(Entries drawn from a dataset)
-=-=-=-=-
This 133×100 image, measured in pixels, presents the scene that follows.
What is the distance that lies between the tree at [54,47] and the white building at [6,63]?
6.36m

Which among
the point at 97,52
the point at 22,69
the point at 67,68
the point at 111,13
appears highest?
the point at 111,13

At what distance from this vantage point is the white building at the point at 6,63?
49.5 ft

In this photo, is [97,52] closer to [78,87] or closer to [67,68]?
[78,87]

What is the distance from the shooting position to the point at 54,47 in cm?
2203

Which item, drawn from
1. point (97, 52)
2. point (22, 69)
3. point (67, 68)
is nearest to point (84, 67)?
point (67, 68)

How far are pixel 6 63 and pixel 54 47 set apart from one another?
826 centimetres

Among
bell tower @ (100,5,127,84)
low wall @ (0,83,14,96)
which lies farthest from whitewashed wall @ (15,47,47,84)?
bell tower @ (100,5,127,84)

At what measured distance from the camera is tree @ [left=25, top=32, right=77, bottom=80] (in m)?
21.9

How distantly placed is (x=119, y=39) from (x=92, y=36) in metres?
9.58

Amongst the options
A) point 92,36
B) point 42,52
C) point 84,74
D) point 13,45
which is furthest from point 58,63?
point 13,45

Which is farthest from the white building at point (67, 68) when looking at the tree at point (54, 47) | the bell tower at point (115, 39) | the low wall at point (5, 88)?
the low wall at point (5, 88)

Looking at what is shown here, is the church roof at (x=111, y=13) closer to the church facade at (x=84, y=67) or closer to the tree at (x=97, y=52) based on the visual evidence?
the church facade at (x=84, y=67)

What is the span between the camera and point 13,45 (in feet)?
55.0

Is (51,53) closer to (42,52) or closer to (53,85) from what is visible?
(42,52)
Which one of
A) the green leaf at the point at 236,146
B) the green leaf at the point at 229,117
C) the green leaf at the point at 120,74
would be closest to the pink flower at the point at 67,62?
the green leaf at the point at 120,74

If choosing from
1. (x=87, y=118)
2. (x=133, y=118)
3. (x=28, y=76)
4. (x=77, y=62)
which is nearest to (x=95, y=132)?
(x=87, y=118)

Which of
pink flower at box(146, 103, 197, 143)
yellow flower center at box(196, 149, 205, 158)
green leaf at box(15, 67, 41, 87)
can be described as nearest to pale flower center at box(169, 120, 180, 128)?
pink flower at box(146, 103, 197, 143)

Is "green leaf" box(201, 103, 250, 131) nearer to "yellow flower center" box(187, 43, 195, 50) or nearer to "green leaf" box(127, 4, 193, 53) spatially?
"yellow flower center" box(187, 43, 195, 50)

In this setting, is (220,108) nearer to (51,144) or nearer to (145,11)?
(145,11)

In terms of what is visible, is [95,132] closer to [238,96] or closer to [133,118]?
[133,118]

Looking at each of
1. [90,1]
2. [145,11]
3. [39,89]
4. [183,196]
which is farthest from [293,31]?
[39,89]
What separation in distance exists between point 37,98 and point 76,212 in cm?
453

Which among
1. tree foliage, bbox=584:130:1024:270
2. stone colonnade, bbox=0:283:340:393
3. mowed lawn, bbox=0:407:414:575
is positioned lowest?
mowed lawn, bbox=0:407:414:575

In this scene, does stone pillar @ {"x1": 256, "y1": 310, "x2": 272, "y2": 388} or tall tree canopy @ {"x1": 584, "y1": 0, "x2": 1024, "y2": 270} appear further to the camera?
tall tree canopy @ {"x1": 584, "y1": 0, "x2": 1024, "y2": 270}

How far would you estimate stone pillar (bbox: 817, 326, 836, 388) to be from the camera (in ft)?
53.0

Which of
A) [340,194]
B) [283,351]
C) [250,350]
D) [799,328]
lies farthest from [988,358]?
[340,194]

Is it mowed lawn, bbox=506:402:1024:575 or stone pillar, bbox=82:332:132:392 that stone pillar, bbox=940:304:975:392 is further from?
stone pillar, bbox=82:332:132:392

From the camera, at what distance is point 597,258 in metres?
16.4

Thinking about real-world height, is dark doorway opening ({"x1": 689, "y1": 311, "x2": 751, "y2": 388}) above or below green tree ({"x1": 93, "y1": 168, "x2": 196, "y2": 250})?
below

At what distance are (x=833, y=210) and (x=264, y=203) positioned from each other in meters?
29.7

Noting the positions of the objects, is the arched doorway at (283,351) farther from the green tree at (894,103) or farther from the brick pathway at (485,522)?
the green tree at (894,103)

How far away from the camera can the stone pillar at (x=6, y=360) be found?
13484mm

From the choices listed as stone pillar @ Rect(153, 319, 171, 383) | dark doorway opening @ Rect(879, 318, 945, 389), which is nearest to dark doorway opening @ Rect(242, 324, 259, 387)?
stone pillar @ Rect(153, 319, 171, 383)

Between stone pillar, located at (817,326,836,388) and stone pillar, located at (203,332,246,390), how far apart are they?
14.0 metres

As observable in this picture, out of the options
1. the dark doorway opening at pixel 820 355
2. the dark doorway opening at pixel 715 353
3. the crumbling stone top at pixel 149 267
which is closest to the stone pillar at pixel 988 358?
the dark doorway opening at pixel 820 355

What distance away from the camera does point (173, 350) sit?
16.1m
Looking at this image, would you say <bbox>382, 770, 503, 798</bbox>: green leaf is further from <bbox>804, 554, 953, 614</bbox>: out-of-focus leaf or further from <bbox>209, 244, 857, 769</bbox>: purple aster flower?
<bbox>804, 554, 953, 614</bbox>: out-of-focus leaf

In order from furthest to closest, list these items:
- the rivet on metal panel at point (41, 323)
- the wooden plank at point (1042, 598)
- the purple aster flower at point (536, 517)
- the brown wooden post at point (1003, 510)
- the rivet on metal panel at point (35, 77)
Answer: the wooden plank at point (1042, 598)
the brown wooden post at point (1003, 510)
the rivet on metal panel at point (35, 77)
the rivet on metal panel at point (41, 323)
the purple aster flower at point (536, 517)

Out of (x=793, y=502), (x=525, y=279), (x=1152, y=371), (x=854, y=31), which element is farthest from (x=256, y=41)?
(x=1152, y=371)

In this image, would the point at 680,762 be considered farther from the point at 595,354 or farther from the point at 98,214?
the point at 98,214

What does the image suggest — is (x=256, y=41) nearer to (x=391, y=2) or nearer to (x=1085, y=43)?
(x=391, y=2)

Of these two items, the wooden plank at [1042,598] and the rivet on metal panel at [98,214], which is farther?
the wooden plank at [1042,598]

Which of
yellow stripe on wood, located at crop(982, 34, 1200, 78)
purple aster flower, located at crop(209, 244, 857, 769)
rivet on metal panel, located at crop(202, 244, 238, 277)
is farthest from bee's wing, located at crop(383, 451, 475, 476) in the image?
-=-=-=-=-
▶ EXERCISE BRIEF:
Quote verbatim every line of the records from the line containing "Noting the positions" down to the line containing "14.0 metres", including both of those lines.

▶ THE ANSWER:
Noting the positions of the objects, is the arched doorway at (283,351) farther from the green tree at (894,103) or farther from the brick pathway at (485,522)?
the green tree at (894,103)

How far away from the camera can the stone pillar at (x=6, y=360) be found?
13484mm

From the choices listed as stone pillar @ Rect(153, 319, 171, 383) | dark doorway opening @ Rect(879, 318, 945, 389), which is nearest to dark doorway opening @ Rect(242, 324, 259, 387)?
stone pillar @ Rect(153, 319, 171, 383)

Between stone pillar, located at (817,326,836,388) and stone pillar, located at (203,332,246,390), how far apart are they?
14.0 metres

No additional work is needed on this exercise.